# What you are asked to do
Skip the images and return the records below exactly.

# Data records
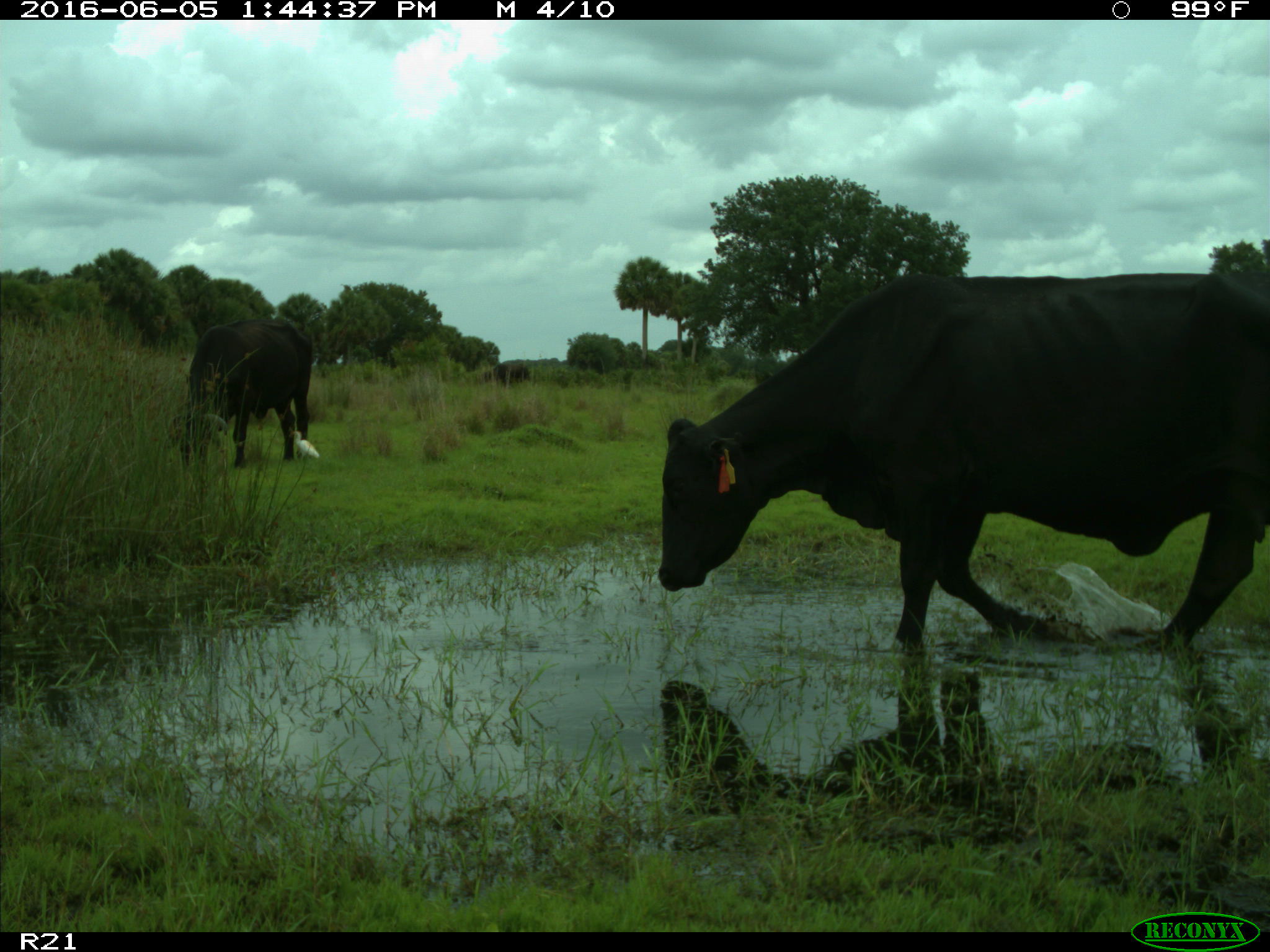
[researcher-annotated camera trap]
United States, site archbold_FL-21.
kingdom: Animalia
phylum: Chordata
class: Mammalia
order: Artiodactyla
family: Bovidae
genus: Bos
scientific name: Bos taurus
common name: domestic cow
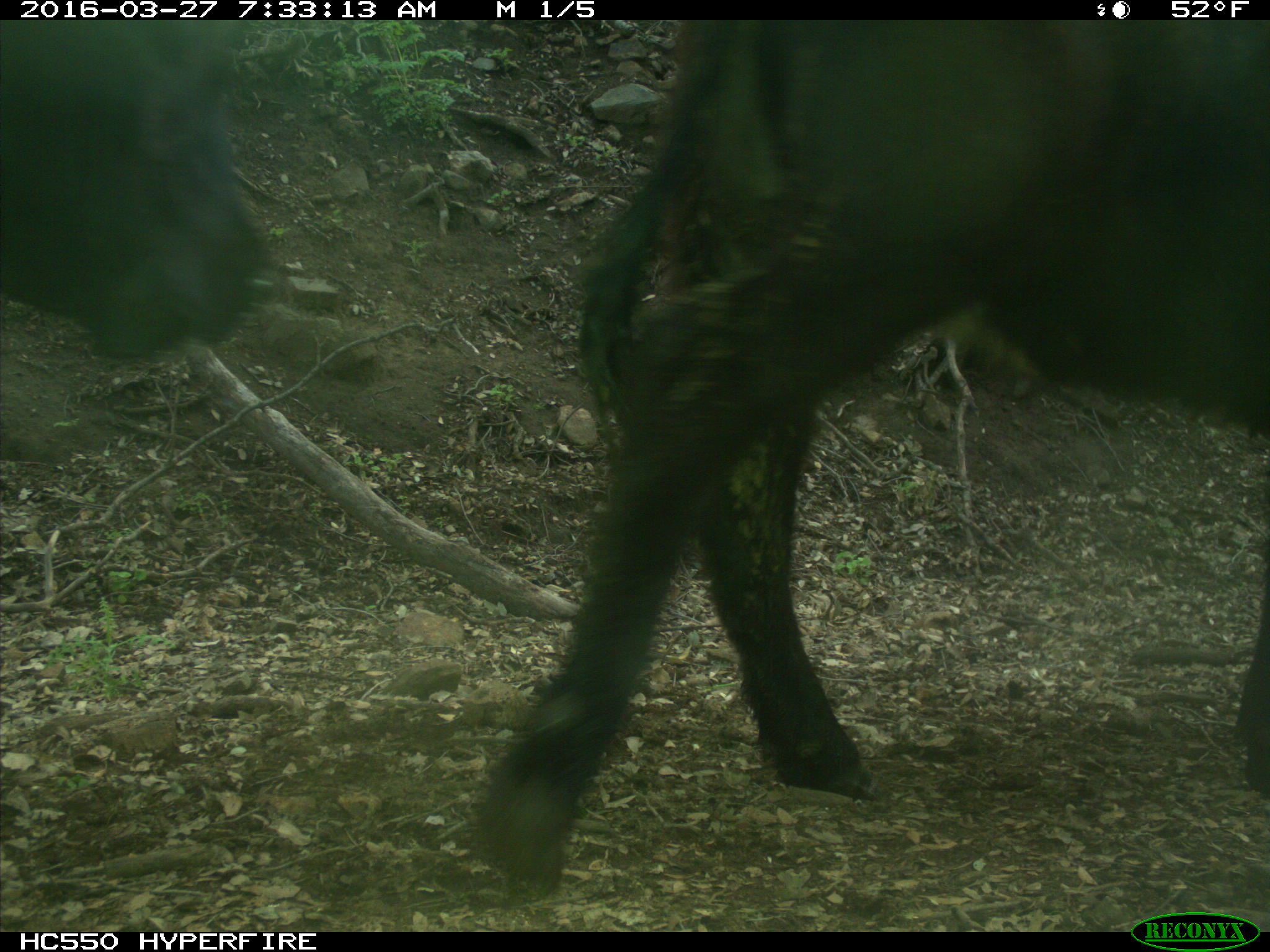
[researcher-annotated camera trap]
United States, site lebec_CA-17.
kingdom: Animalia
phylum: Chordata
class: Mammalia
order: Artiodactyla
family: Bovidae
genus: Bos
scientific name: Bos taurus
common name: domestic cow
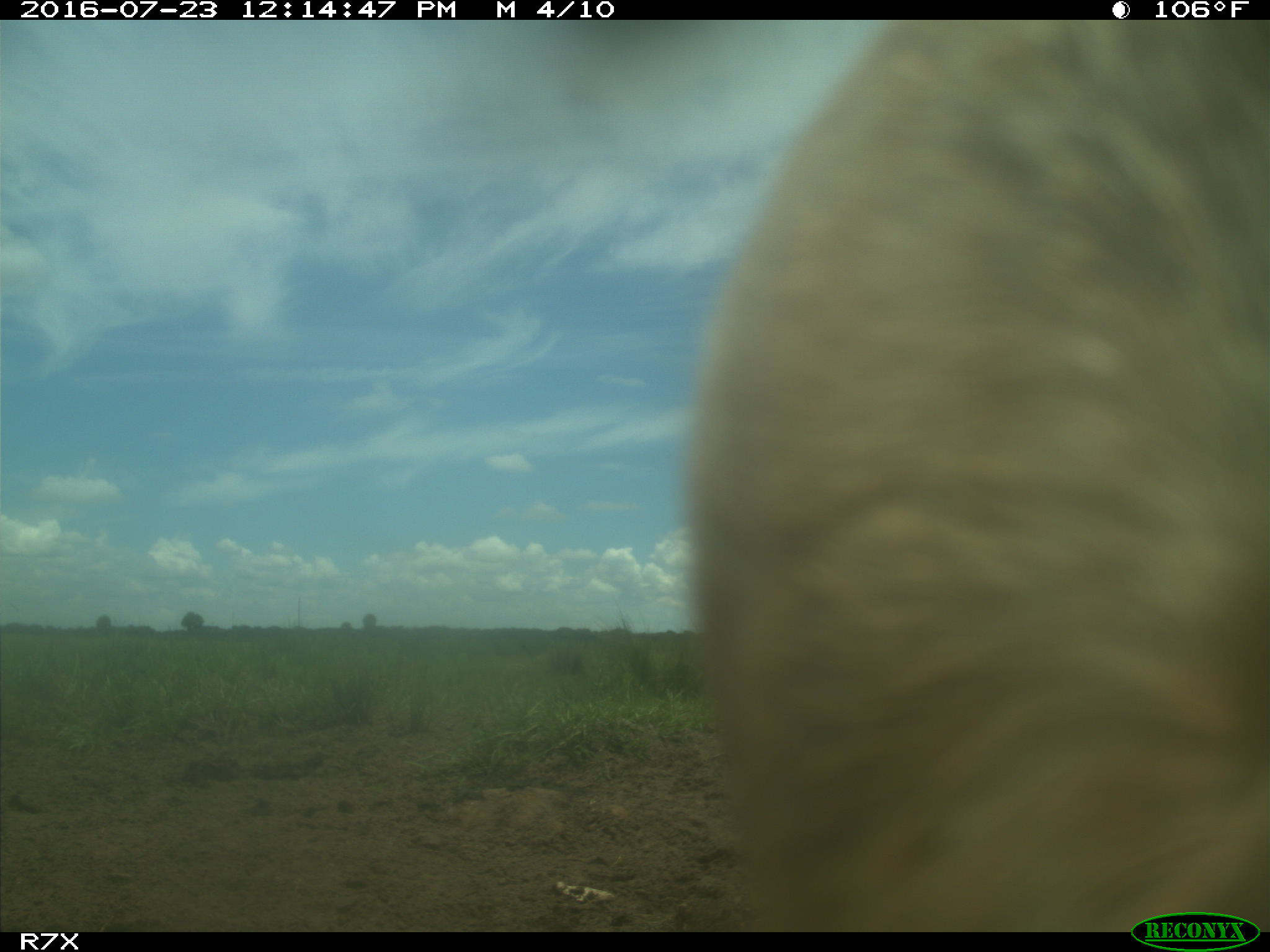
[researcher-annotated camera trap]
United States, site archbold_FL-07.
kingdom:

# Task result
[researcher-annotated camera trap]
United States, site archbold_FL-21.
kingdom: Animalia
phylum: Chordata
class: Mammalia
order: Artiodactyla
family: Bovidae
genus: Bos
scientific name: Bos taurus
common name: domestic cow
[researcher-annotated camera trap]
United States, site lebec_CA-17.
kingdom: Animalia
phylum: Chordata
class: Mammalia
order: Artiodactyla
family: Bovidae
genus: Bos
scientific name: Bos taurus
common name: domestic cow
[researcher-annotated camera trap]
United States, site archbold_FL-07.
kingdom:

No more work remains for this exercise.